Mobility network models of COVID-19
explain inequities and inform reopening.
If you are writing about or interested in our work, we highly recommend reading our FAQ for the main takeaways and for non-technical answers to common questions!
We model the spread of SARS-CoV-2 within 10 of the largest metropolitan statistical areas in the United States using dynamic mobility networks that encode the hourly movements of 98 million people between 56,945 neighborhoods and 552,758 points of interest (like restaurants, gyms, and grocery stores) using 5.4 billion edges. A video of our model in Chicago, starting from March 1, is shown below: from left, the plots show the total number of visits to points of interest in the mobility data; the model's predicted fraction of the population in the Susceptible, Exposed, Infectious, and Removed states; and the model's predicted geographic distribution of infections. After showing that our model accurately fits case counts, we use it to study the equity and efficiency of fine-grained reopening strategies.
What data do you use?
We use anonymized, aggregated data from SafeGraph, a company that tracks human movement patterns using cell phone data. Our data records how many people go to points of interest (POIs) like restaurants and grocery stores at every hour, and also records the neighborhoods they come from.

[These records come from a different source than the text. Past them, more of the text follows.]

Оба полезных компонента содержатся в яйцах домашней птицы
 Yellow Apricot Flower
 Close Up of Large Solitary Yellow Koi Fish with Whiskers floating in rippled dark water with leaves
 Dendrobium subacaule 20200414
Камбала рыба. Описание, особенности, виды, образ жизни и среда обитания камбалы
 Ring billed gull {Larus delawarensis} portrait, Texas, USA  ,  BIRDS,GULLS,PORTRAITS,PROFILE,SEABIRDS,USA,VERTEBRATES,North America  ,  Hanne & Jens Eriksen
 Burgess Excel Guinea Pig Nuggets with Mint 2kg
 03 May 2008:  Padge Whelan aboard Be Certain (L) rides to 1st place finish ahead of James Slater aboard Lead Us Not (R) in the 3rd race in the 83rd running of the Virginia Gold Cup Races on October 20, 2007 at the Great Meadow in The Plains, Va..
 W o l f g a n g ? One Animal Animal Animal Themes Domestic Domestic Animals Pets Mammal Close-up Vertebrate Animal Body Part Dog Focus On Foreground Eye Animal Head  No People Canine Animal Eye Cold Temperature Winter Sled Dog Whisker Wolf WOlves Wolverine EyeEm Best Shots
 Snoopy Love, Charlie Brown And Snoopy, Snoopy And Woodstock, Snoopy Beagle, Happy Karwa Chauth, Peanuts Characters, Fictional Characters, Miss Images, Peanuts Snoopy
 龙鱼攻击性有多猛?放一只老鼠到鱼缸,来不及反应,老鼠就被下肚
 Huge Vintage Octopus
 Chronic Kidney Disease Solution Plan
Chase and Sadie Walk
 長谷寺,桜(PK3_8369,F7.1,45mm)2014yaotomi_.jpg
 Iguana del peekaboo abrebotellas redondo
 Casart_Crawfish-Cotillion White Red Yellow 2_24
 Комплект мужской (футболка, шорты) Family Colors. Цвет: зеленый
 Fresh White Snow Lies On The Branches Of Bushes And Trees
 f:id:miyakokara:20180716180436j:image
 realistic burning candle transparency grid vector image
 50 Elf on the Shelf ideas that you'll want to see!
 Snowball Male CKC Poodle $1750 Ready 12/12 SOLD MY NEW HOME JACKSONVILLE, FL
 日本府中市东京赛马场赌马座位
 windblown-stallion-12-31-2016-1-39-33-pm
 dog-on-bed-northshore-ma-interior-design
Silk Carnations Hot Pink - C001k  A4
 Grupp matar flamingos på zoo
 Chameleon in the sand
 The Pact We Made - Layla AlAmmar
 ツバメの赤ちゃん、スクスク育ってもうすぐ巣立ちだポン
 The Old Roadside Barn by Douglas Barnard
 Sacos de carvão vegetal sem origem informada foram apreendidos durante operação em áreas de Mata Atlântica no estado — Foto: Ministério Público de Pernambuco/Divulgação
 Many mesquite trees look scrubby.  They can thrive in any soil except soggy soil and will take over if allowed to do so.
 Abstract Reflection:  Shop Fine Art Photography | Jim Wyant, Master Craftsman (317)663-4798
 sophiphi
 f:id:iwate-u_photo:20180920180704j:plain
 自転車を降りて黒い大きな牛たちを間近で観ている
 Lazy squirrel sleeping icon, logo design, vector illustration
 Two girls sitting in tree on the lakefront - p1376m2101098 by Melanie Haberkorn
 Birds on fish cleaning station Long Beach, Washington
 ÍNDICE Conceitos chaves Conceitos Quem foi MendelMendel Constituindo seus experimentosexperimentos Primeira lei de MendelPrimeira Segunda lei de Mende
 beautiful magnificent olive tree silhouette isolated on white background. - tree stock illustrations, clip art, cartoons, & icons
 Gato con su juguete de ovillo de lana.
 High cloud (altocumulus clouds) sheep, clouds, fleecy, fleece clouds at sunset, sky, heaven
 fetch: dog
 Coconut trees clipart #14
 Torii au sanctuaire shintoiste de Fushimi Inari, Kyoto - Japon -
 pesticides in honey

What time period do you analyze?
We analyze data from the first wave of infections in the spring, from March to May 2020, in 10 large US metro areas. Please be careful to avoid overgeneralizing from that time period, because mobility patterns, infection rates, and the precautions that people take (like mask-wearing) have changed since then. We are working on analysis with more recent data.
How does your model predict infections?
Every neighborhood starts our simulation with some low level of infection; this represents the beginning of March 2020. As the simulation progresses hour-by-hour, people move around based on the mobility data. If there are multiple people visiting the same POI in the same hour, and some are infectious while others are susceptible, then our model predicts that there is some probability of new infections occurring. How large that probability is depends on the area of the POI, how long visitors stay there, and how many of the current visitors are infectious. Our model also gives people a chance of getting infected at home from household transmission. So, for every hour, we move people around, and we simulate the number of new infections happening at each POI and in each neighborhood at home. This is how we are able to model who is infected, where they are infected, and when they are infected.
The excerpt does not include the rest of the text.